Judging middle school science.

I just spent the morning at the state science fair. Students in grades 7-12 presented their projects, and the winners will go to the international science fair in May.

This was my second year as a judge, but last year I only judged the preliminary rounds. This year I signed up for the final judging, which meant that the students were present.

I was assigned to judge the seventh grade life science finalists. They were so nervous, but overall I was quite impressed with the quality and diversity of projects. The youngest group of scientists really did an excellent job, and I tried to give them constructive feedback on ways to improve their projects. I started out by asking them to tell me what motivated them to do this particular project. They were obviously warned to expect this question, but the range of responses I got was quite interesting. The project that I ended up scoring very highly was by a young girl who wanted to prove her mother wrong; however, she quite reasonable predicted the opposite; and at the end of the day the results clearly supported her hypothesis… and therefore her mother! A few of them had quite personal reasons for choosing their particular experiment; a few of them have been influenced by current events (carbon footprints, alternative energy sources), and a few didn't really have good reasons other than "I like it." But hey, at that age, that is a start!

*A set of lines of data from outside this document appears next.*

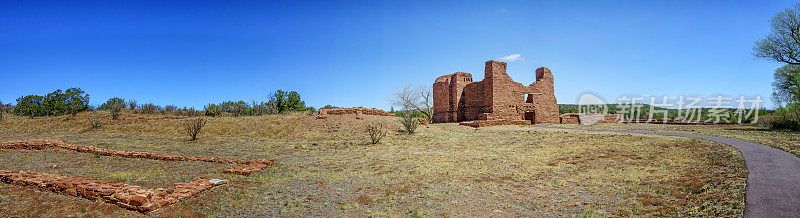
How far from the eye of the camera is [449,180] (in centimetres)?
638

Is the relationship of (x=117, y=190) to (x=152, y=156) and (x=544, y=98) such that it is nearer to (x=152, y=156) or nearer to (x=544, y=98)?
(x=152, y=156)

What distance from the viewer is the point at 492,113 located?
73.8ft

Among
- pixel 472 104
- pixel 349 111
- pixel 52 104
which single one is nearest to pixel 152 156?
pixel 349 111

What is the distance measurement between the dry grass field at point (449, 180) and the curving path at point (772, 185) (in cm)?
16

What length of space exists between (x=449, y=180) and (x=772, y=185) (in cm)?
484

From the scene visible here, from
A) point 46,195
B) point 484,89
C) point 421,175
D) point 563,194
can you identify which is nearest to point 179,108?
point 484,89

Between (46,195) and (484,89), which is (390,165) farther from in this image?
(484,89)

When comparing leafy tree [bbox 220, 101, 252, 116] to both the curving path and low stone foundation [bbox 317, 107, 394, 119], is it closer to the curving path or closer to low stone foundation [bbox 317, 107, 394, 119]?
low stone foundation [bbox 317, 107, 394, 119]

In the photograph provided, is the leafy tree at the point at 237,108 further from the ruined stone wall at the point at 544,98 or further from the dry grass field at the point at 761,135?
the dry grass field at the point at 761,135

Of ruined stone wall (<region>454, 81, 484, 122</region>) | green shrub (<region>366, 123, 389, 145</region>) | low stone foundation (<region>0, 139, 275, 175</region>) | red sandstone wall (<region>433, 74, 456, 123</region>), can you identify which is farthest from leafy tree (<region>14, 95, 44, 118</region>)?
ruined stone wall (<region>454, 81, 484, 122</region>)

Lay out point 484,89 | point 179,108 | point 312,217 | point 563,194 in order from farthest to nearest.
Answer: point 179,108
point 484,89
point 563,194
point 312,217

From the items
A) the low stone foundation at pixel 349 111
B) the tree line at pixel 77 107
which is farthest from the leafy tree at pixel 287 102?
the low stone foundation at pixel 349 111

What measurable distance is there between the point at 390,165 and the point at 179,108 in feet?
106

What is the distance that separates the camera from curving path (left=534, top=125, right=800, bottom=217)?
3792mm
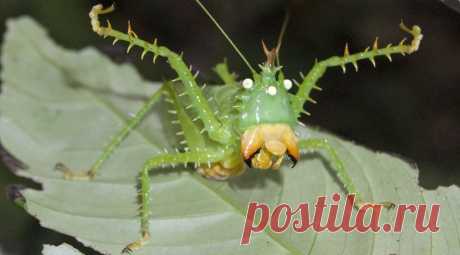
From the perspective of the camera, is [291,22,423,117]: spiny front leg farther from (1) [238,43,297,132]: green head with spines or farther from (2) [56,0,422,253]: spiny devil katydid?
(1) [238,43,297,132]: green head with spines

One thing I learned, though, was that if it seems too good to be true, then it probably is. One of the students attempted a project dealing with a quite complex issue; the idea was good- very impressive, in fact. The execution, however, was only so-so, and unlike all of the other finalists I spoke with he didn't really have answers to most of my basic questions. After conferring with some of the other judges I found out that he had found the idea and protocol published somewhere- probably somewhere like this- and just tried to do follow the directions. His execution of the experiment was so poor that, knowing he didn't design the experiment himself, this knocked him far down on my list. And yet… I still wanted to reward him- to keep him motivated and interested. He is young; if he has a good experience this year, maybe he'll come back with more original ideas and better executed protocols.

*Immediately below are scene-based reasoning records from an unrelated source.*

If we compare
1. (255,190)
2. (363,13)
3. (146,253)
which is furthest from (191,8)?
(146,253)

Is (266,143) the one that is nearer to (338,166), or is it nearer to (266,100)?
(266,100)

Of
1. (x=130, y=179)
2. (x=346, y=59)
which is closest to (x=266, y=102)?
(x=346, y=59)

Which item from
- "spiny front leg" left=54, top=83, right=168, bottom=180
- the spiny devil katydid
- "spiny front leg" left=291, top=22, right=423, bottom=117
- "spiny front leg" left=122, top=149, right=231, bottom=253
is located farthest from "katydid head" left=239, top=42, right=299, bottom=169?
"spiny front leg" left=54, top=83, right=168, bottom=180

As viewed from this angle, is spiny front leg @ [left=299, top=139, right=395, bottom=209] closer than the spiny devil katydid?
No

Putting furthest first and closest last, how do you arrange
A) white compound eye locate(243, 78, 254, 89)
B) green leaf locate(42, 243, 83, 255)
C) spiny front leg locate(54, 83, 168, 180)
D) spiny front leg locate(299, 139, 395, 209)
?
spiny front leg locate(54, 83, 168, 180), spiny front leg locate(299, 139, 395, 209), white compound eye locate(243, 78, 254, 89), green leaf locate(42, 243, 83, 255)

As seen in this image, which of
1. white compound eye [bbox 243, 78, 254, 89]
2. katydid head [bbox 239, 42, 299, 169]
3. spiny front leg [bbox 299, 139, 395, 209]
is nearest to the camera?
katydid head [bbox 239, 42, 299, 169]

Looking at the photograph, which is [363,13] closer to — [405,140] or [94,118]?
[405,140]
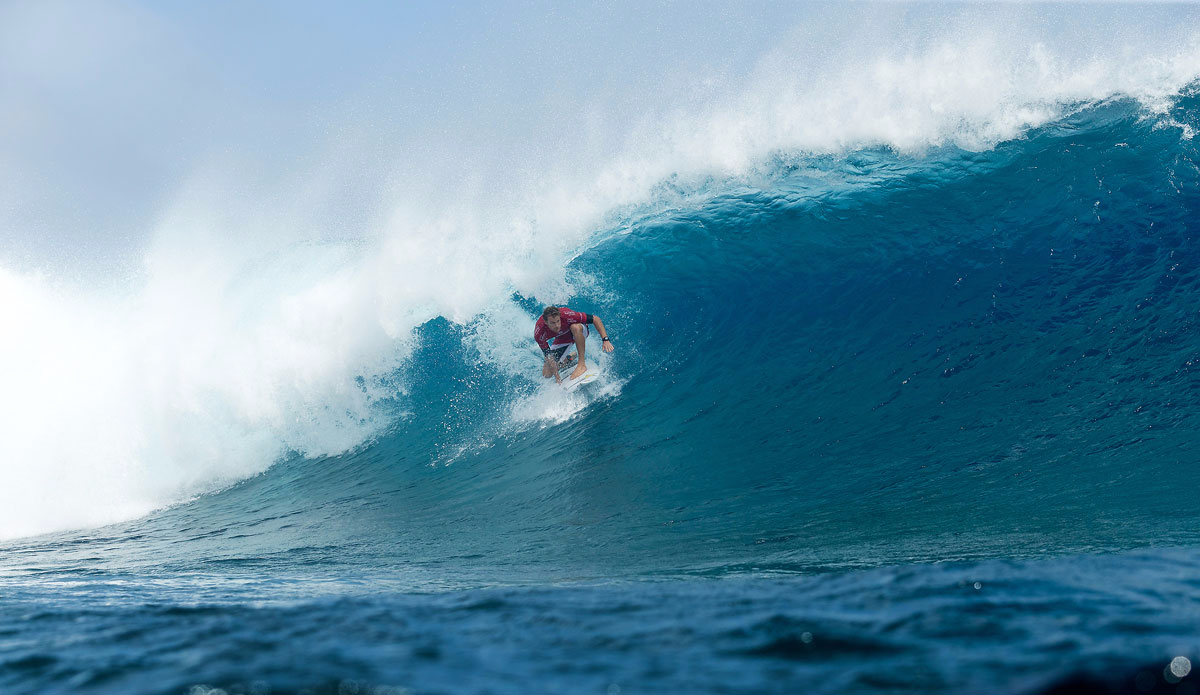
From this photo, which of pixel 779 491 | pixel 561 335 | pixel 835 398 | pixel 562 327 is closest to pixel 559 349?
pixel 561 335

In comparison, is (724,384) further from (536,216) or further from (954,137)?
(954,137)

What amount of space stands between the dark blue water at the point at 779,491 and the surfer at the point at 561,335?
2.15 ft

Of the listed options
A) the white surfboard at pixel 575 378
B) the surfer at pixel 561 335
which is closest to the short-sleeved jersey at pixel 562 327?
the surfer at pixel 561 335

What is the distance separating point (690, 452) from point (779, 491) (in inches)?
55.9

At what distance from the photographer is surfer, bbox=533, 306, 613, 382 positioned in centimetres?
872

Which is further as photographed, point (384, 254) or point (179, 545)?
point (384, 254)

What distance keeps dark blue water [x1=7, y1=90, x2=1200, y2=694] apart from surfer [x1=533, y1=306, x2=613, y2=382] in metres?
0.65

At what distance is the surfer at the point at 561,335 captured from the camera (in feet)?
28.6

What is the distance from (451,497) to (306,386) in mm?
5076

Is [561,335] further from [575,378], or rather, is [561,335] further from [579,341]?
[575,378]

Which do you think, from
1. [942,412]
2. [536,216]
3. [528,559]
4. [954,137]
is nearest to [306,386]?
[536,216]

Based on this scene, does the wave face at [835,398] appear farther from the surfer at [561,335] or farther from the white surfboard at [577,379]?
the surfer at [561,335]

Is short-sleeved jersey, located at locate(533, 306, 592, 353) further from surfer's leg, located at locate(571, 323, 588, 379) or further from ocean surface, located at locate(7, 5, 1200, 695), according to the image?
ocean surface, located at locate(7, 5, 1200, 695)

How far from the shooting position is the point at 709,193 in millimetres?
13906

I commented to some of the other judges that it is so exciting to see all these kids getting excited about science. You read those
reports about the decline in science education in America, and worry; but then you go to these events and see that science education in this country is flourishing. One of the judges mentioned that it is not necessarily the quality of the science that has declined, but the quantity; apparently last year they had so few entries that they had more awards to give out then they knew what to do with. That may be true at the elementary school, but as we all know, there is no lack of scientists in the job market!

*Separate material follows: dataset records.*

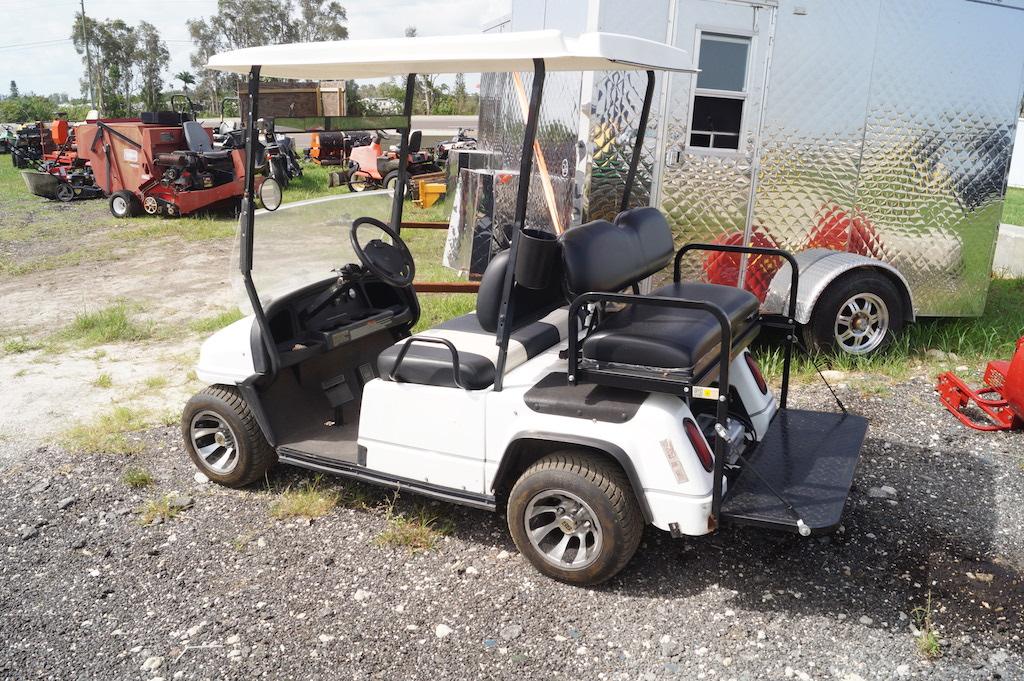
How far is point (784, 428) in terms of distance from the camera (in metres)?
3.80

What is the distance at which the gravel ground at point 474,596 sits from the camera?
285 cm

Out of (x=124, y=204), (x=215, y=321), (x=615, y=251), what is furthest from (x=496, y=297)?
(x=124, y=204)

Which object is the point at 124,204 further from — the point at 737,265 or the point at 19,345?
the point at 737,265

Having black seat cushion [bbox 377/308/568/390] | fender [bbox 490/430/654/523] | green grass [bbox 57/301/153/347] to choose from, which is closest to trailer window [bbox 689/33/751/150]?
black seat cushion [bbox 377/308/568/390]

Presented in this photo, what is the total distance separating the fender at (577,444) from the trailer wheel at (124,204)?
11.2 metres

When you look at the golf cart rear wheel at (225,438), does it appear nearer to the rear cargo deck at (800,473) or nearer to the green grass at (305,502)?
the green grass at (305,502)

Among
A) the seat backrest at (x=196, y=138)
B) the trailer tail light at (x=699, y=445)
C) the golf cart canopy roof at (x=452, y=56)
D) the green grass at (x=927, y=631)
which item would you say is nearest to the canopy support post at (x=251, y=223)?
the golf cart canopy roof at (x=452, y=56)

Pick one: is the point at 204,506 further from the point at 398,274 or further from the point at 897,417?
the point at 897,417

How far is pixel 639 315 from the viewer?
338 centimetres

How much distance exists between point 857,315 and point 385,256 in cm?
371

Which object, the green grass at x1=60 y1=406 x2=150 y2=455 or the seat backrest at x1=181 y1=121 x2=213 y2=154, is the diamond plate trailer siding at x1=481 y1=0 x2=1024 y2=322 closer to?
the green grass at x1=60 y1=406 x2=150 y2=455

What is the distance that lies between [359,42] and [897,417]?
3.75 metres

After I finished reviewing my own category, I walked around a bit to look at the projects of the older kids; some of them were very advanced. It is obvious when a student has a parent that is a scientist; it gives them an (unfair?) advantage over their peers who can't use their parents supplies and equipment. My favorite was- quite fairly- not a finalist; but I was curious to look over the experiment that tested the absorption properties of different brands of baby diapers. As it turns out, the least expensive diapers had the largest volume of crystals and absorbed the most water. And to think, I spent all that money on Pampers!


Lisa said...

So yesterday the science experiment I was going to do ended up not happening because I was missing a crucial ingredient and we ended up doing two different experiments from one of my students' science kits that he had brought to school.... and it was the best science day ever. You should have heard (and seen) the excitement in my room.... I realized yesterday that science, at least for third graders, is so exciting because it is still so much about discovery. Asking questions and answering them....they were learning about Newton's laws and they didn't even realize it because they were having such fun doing it.